# Data excerpts:

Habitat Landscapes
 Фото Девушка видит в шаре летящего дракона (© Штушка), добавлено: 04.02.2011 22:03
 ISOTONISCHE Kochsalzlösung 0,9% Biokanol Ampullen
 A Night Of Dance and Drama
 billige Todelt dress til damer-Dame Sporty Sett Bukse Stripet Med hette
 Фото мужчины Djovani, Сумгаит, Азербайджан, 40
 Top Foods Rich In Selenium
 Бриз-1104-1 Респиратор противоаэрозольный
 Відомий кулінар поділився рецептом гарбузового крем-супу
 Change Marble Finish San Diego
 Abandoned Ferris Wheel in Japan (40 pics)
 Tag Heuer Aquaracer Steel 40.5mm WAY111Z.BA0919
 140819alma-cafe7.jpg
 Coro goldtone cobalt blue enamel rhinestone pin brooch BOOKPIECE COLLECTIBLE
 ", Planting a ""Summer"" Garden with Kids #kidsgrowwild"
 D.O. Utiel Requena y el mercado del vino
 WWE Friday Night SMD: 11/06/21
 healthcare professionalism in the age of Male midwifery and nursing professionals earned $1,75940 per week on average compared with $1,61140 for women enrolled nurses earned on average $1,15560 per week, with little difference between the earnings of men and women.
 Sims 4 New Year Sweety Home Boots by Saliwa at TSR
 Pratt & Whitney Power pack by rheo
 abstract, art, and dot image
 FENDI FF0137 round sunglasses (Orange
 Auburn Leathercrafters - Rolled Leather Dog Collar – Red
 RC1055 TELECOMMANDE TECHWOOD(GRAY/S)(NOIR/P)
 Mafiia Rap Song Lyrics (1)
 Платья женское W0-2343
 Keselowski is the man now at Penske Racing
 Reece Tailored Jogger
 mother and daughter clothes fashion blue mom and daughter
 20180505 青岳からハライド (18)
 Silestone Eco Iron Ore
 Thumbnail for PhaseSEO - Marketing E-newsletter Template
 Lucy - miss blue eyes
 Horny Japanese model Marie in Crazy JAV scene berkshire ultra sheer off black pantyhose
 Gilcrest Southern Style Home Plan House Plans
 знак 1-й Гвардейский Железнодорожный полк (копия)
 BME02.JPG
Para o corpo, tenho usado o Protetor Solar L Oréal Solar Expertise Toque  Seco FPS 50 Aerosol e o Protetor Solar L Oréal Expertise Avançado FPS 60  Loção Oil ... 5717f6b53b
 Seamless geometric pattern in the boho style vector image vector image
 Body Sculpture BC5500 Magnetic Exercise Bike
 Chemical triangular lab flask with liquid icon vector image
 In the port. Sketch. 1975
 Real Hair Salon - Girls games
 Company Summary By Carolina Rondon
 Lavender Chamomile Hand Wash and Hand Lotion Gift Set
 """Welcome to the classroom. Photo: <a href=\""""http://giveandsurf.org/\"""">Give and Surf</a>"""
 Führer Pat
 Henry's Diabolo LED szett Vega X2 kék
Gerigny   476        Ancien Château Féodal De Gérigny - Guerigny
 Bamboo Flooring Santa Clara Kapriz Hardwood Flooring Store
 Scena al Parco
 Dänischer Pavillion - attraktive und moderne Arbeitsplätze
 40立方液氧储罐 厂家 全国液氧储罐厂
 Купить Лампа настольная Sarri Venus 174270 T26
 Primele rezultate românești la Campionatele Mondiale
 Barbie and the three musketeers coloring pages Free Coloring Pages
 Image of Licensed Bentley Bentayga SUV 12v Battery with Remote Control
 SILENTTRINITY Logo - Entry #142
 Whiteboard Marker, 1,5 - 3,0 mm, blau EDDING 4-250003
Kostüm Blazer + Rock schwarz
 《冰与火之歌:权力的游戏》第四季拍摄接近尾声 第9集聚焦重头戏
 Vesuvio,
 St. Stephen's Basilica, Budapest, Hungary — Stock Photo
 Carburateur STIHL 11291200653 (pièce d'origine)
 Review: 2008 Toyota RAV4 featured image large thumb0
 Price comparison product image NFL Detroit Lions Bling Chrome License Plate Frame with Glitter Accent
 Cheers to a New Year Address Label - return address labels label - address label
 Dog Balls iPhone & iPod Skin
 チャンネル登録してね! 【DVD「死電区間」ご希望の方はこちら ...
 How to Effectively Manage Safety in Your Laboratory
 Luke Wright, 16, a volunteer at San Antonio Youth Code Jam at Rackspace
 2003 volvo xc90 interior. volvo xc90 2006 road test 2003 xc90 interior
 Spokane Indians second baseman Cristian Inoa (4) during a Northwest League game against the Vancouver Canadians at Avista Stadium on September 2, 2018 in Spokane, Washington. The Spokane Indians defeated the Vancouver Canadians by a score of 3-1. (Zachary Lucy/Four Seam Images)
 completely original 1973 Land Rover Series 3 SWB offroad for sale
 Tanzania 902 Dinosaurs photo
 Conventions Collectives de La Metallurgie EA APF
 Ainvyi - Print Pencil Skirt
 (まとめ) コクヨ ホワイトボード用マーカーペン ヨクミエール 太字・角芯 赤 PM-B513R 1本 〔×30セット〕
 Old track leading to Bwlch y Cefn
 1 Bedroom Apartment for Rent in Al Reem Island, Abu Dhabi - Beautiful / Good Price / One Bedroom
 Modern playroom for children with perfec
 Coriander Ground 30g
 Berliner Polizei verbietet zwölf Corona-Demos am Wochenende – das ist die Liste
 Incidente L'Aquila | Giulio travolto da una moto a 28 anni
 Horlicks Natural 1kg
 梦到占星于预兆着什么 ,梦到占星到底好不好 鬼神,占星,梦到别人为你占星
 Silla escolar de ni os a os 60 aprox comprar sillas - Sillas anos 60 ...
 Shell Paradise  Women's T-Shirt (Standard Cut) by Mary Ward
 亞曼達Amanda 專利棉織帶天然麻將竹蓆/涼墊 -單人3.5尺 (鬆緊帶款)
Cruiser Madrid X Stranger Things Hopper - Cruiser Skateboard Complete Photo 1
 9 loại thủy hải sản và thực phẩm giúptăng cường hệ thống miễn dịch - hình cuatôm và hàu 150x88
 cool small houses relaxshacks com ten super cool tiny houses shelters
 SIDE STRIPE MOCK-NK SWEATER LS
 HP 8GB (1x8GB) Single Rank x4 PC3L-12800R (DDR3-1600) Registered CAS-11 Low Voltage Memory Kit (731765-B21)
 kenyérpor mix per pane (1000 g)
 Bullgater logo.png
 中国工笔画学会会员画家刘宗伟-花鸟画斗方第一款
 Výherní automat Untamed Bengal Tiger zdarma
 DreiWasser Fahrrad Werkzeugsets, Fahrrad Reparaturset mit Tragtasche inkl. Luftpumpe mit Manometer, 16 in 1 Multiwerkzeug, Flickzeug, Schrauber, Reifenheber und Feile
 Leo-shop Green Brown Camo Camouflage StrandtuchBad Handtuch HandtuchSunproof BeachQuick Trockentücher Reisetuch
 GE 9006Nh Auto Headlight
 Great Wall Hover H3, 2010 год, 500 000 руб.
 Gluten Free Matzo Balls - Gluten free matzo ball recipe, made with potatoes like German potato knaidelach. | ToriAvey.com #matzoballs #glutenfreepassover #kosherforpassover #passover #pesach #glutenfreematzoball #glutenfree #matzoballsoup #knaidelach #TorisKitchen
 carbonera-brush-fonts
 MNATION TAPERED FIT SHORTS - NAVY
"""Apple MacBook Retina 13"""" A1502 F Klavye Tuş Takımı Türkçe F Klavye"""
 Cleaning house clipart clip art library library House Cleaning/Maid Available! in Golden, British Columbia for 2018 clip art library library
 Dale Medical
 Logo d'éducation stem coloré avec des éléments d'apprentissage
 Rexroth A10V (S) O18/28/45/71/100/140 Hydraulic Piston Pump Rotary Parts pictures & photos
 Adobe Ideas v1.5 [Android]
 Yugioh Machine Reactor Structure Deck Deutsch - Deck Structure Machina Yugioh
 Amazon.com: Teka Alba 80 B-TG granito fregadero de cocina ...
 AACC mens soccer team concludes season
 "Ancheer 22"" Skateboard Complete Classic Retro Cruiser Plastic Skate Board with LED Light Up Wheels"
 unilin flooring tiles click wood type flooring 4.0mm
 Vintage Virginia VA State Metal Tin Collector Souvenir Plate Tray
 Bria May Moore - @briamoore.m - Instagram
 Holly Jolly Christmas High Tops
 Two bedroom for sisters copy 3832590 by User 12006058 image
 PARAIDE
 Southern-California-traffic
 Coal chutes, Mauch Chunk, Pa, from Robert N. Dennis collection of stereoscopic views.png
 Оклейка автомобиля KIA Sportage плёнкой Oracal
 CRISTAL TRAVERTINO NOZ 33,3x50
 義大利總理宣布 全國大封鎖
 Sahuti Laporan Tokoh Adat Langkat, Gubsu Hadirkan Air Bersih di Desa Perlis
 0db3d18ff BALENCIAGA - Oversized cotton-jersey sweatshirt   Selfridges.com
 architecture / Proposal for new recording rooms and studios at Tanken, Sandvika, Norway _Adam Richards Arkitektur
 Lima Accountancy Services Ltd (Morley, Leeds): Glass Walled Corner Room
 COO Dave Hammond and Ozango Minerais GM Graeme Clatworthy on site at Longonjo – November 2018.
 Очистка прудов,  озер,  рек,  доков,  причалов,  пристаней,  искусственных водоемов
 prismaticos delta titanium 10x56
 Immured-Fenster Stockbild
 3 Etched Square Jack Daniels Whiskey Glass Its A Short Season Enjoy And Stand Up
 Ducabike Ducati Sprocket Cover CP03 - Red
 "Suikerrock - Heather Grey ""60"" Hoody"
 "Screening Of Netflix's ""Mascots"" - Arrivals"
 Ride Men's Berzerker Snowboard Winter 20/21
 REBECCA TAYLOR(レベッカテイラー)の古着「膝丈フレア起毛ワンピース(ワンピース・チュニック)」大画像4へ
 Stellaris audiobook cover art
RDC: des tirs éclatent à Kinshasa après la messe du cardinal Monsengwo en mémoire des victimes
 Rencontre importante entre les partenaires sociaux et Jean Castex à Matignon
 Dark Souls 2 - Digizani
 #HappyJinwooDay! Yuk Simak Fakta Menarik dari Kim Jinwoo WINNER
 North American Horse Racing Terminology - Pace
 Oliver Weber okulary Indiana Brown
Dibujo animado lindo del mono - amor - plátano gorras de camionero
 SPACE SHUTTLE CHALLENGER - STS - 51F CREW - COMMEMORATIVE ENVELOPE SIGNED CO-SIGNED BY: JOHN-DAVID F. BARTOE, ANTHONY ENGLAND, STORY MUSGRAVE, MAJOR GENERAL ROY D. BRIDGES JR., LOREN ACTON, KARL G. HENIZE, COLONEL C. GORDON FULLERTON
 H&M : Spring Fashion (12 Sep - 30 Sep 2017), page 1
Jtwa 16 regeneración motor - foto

# Exercise aim:
Your task is to quote, without any alteration, the lines running from the top of the records to the line that holds "140819alma-cafe7.jpg", both included.

# Solution to the exercise:
Habitat Landscapes
 Фото Девушка видит в шаре летящего дракона (© Штушка), добавлено: 04.02.2011 22:03
 ISOTONISCHE Kochsalzlösung 0,9% Biokanol Ampullen
 A Night Of Dance and Drama
 billige Todelt dress til damer-Dame Sporty Sett Bukse Stripet Med hette
 Фото мужчины Djovani, Сумгаит, Азербайджан, 40
 Top Foods Rich In Selenium
 Бриз-1104-1 Респиратор противоаэрозольный
 Відомий кулінар поділився рецептом гарбузового крем-супу
 Change Marble Finish San Diego
 Abandoned Ferris Wheel in Japan (40 pics)
 Tag Heuer Aquaracer Steel 40.5mm WAY111Z.BA0919
 140819alma-cafe7.jpg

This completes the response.